An international study to resolve a decade of debate over the best timing for administering an anti-clotting drug for certain heart patients has come up with an answer: It doesn't matter.
Patients with coronary artery disease who are at high risk for complications after a heart attack often need procedures to check their arteries for blockages. During those procedures, physicians use an anti-clotting agent called eptifibatide (marketed as Integrilin) to prevent potentially life-threatening complications. But practice guidelines are not clear on when the drug should be used. Is it better to administer eptifibatide in the emergency room, when patients come in with chest pain and are first diagnosed with acute coronary disease? Or is it better to give it later, if needed, during procedures to open blocked arteries?
According to findings from The Early Glycoprotein IIb/IIIa Inhibition in Non-ST-Segment Elevation Acute Coronary Syndrome (EARLY-ACS) trial, the answer is - it's a draw.

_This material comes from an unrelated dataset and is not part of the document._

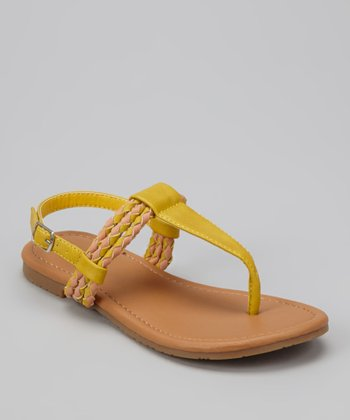 Yellow Braid Ellie Sandal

The timing of the drug doesn't appear to make much difference at all.
The findings were released today at the American College of Cardiology's 58th Annual Scientific Session and simultaneously published online in the New England Journal of Medicine .
"This study answers a question we have debated for nearly ten years," says L. Kristin Newby, M.D., a member of the Duke Heart Center and senior author of the study. "World-wide, there is quite a bit of variability in how eptifibatide is used. Interpretation of current guidelines differs by region, and one could successfully argue that the guidelines support both approaches. We thought it was important to clarify if one strategy were better than the other."
Eptifibatide blocks a key platelet receptor that triggers a clotting reaction whenever there is injury to the body. Patients with non-ST-segment elevation acute coronary syndromes often have problematic plaque build-up that results in chest pain and increased susceptibility to platelet-driven events that could block blood flow to the heart.
Newby and colleague Robert Giugliano, M.D., Senior Investigator, TIMI Study Group, Brigham and Women's Hospital, Harvard Medical School and lead author on the paper, led a team of investigators to determine if early use of eptifibatide among high-risk patients with coronary artery disease was superior to later use of the drug. Enrollment in the double-blinded, placebo-controlled trial began in 2004. By 2008, the study had enlisted 9,492 patients at 440 sites in 29 countries.